ここ10年くらい前からお酒の酸味を強くするようにして和食でも洋食でも併せられるようにしているそうです。うちのかみさんが好きな玉川酒造のイットキ―なんてのも、そういう傾向で醸造を水ではなくお湯で行い酸味を強くすると言っていました。
雑誌でもスイーツと日本酒を合わせるなんて特集されていましたから、もう別の飲み物と思った方が良いかもしれません。

玉川酒造は定番の玉風味という酒は地元民の好みに合わせている典型的な酒で、酒呑みは本醸造が一番良いと言います。ワタシは18代純米吟醸というのが好きです。生絞りなら更に美味しいです。

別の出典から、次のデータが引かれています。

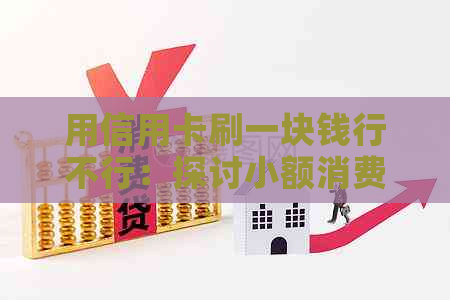 用信用卡刷一块钱行不行：探讨小额消费的可能性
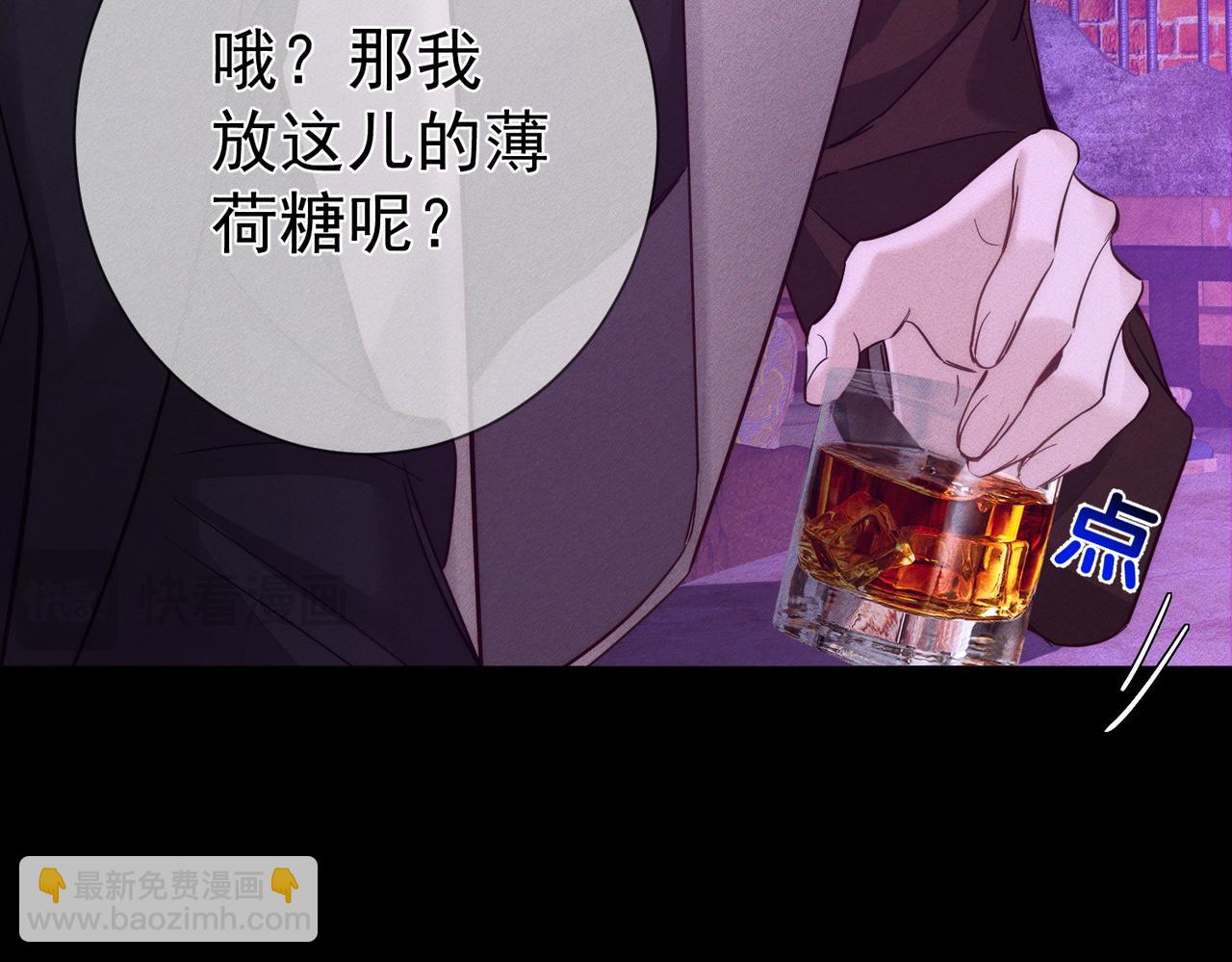 第197话：又被调戏了!(1/2)-第203话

by 上海狂人 (2023-12-18 14:04) 

川越

>上海狂人さま
いろいろ時代に合わせて工夫がされているんですね。昔なら蔵によって大きく味が分かれていたように思いますけど、今は一つの酒造でも何種類も出ているのが普通なので、そうして変化のある味にすることも必要なんでしょうね。
お酒は人によって、蔵によって、純吟が好きやっぱり大吟醸、いやいや本醸造が旨いなどいろいろありますよね。一つの酒蔵が気に入っても、その中でやっぱり好みが出てくる気がします。大吟醸ならどこでも間違いはないだろうと飲んだら、全然アテが外れることもあるし、それが面白いところでもあります。
by 川越 (2023-12-18 18:19) 

上海狂人

獺祭といえば銀座に獺祭のShopがあるそうで、そこに白タクで乗り付けた中国人たちが買いに来ているそうですが、その白タクの不法停車が問題になっているようです。
by 上海狂人 (2023-12-19 09:04) 

川越

>上海狂人さま
獺祭は阿部さん以来大人気になって生産量が大幅に増えたようですね。山口の酒ですけど、あれ以来四国でもずいぶん獺祭用の田んぼができたようです。商売で考えればこれが本来の姿んでしょうね。今は縁が弱いということもあるんでしょうけど、中国の方に限らず海外から観光に来た方がが買いに来るくらい人気なら良いことです。今は日本酒もウイスキーも日本のお酒は人気ですね。
by 川越 (2023-12-19 10:29) 

minton

ニュースで津南の雪が出ていました。
頑張って冬を乗り切りましょう!!

ふらっと寄れて、語ってくる
そんな酒屋ってなかなかないですよね

御商売を継続することは大変な努力も苦労もあるでしょうが、続けてほしいですね。
少しずつ人との縁が薄くなりつつある昨今、こういう場所があるって羨ましいです。というかそういう酒屋に自分の居場所を作ってある川越さんがすごいです。
by minton (2023-12-19 10:43) 

川越

> mintonさま
いつものことなんで恐縮しちゃいますが、mintonさんは私のことを買いかぶりすぎですよ。(^^;
たまたま集落に一軒残った酒屋さんがいい人で、良くして頂いているだけなんです。でも品揃えもちょっとこだわりがあるようで、田舎の酒屋なのに私には嬉しいお店です。

この酒瓶の「三笠川」というのは、お店の名前が「三笠屋」なので、ここのオリジナルのお酒だと思いますが、名前の由来は「戦艦三笠」らしいです。戦艦三笠といっても通じない時代になりつつあると思いますが、当時は誰もが知る名前だったんでしょうね。